14 KiB
sidebar_label | title |
---|---|
Kubernetes | 在 Kubernetes 上部署 TDengine 集群 |
配置 ConfigMap
为 TDengine 创建 taoscfg.yaml
,此文件中的配置将作为环境变量传入 TDengine 镜像,更新此配置将导致所有 TDengine POD 重启。
---
apiVersion: v1
kind: ConfigMap
metadata:
name: taoscfg
labels:
app: tdengine
data:
CLUSTER: "1"
TAOS_KEEP: "3650"
TAOS_DEBUG_FLAG: "135"
配置服务
创建一个 service 配置文件:taosd-service.yaml
,服务名称 metadata.name
(此处为 "taosd") 将在下一步中使用到。添加 TDengine 所用到的所有端口:
---
apiVersion: v1
kind: Service
metadata:
name: "taosd"
labels:
app: "tdengine"
spec:
ports:
- name: tcp6030
protocol: "TCP"
port: 6030
- name: tcp6035
protocol: "TCP"
port: 6035
- name: tcp6041
protocol: "TCP"
port: 6041
- name: udp6030
protocol: "UDP"
port: 6030
- name: udp6031
protocol: "UDP"
port: 6031
- name: udp6032
protocol: "UDP"
port: 6032
- name: udp6033
protocol: "UDP"
port: 6033
- name: udp6034
protocol: "UDP"
port: 6034
- name: udp6035
protocol: "UDP"
port: 6035
- name: udp6036
protocol: "UDP"
port: 6036
- name: udp6037
protocol: "UDP"
port: 6037
- name: udp6038
protocol: "UDP"
port: 6038
- name: udp6039
protocol: "UDP"
port: 6039
- name: udp6040
protocol: "UDP"
port: 6040
selector:
app: "tdengine"
有状态服务 StatefulSet
根据 Kubernetes 对各类部署的说明,我们将使用 StatefulSet 作为 TDengine 的服务类型,创建文件 tdengine.yaml
:
---
apiVersion: apps/v1
kind: StatefulSet
metadata:
name: "tdengine"
labels:
app: "tdengine"
spec:
serviceName: "taosd"
replicas: 2
updateStrategy:
type: RollingUpdate
selector:
matchLabels:
app: "tdengine"

§ 任务目标 A:
清单里哪些行含有字符串“between”？把这些行逐一收集出来。
原文与清单在内容上互不相干。

§ 可用清单:
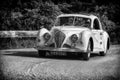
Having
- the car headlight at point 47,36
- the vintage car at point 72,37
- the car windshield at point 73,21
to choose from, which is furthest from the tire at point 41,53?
the car windshield at point 73,21

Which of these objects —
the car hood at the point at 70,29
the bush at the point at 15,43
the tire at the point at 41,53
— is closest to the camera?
the car hood at the point at 70,29

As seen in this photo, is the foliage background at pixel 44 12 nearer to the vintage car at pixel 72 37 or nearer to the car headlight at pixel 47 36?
the vintage car at pixel 72 37

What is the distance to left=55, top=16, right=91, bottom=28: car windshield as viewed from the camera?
424 inches

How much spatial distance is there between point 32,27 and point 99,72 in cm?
998

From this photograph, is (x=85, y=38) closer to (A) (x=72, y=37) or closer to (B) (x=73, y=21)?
(A) (x=72, y=37)

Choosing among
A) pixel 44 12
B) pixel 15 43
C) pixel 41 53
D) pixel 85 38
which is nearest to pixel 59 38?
pixel 85 38

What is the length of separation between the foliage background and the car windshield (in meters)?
5.24

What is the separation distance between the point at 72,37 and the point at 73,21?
106 cm

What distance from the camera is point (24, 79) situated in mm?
6207

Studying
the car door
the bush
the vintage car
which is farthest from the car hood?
the bush

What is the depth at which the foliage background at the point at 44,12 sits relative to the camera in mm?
16438

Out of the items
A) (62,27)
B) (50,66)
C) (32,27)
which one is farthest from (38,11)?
(50,66)

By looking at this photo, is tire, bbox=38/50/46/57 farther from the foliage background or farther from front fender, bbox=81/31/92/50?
the foliage background

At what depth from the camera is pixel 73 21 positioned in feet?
35.7
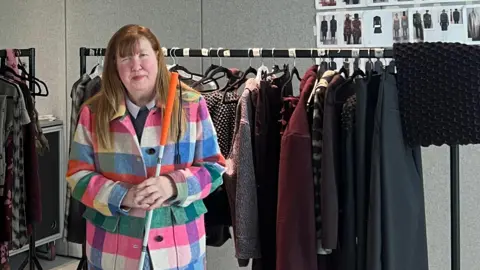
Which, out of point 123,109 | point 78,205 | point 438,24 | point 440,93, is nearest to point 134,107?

§ 任务目标 B:
请从讲述在 Kubernetes 上部署 TDengine 集群的原文最后一行之后接着往下写。

§ 参考答案 A:
How much spatial distance is there between point 32,27 and point 99,72 in cm?
What is the length of separation between the foliage background and the car windshield (in meters)?
What is the separation distance between the point at 72,37 and the point at 73,21?

§ 参考答案 B:
template:
metadata:
name: "tdengine"
labels:
app: "tdengine"
spec:
containers:
- name: "tdengine"
image: "zitsen/taosd:develop"
imagePullPolicy: "Always"
envFrom:
- configMapRef:
name: taoscfg
ports:
- name: tcp6030
protocol: "TCP"
containerPort: 6030
- name: tcp6035
protocol: "TCP"
containerPort: 6035
- name: tcp6041
protocol: "TCP"
containerPort: 6041
- name: udp6030
protocol: "UDP"
containerPort: 6030
- name: udp6031
protocol: "UDP"
containerPort: 6031
- name: udp6032
protocol: "UDP"
containerPort: 6032
- name: udp6033
protocol: "UDP"
containerPort: 6033
- name: udp6034
protocol: "UDP"
containerPort: 6034
- name: udp6035
protocol: "UDP"
containerPort: 6035
- name: udp6036
protocol: "UDP"
containerPort: 6036
- name: udp6037
protocol: "UDP"
containerPort: 6037
- name: udp6038
protocol: "UDP"
containerPort: 6038
- name: udp6039
protocol: "UDP"
containerPort: 6039
- name: udp6040
protocol: "UDP"
containerPort: 6040
env:
# POD_NAME for FQDN config
- name: POD_NAME
valueFrom:
fieldRef:
fieldPath: metadata.name
# SERVICE_NAME and NAMESPACE for fqdn resolve
- name: SERVICE_NAME
value: "taosd"
- name: STS_NAME
value: "tdengine"
- name: STS_NAMESPACE
valueFrom:
fieldRef:
fieldPath: metadata.namespace
# TZ for timezone settings, we recommend to always set it.
- name: TZ
value: "Asia/Shanghai"
# TAOS_ prefix will configured in taos.cfg, strip prefix and camelCase.
- name: TAOS_SERVER_PORT
value: "6030"
# Must set if you want a cluster.
- name: TAOS_FIRST_EP
value: "$(STS_NAME)-0.$(SERVICE_NAME).$(STS_NAMESPACE).svc.cluster.local:$(TAOS_SERVER_PORT)"
# TAOS_FQND should always be setted in k8s env.
- name: TAOS_FQDN
value: "$(POD_NAME).$(SERVICE_NAME).$(STS_NAMESPACE).svc.cluster.local"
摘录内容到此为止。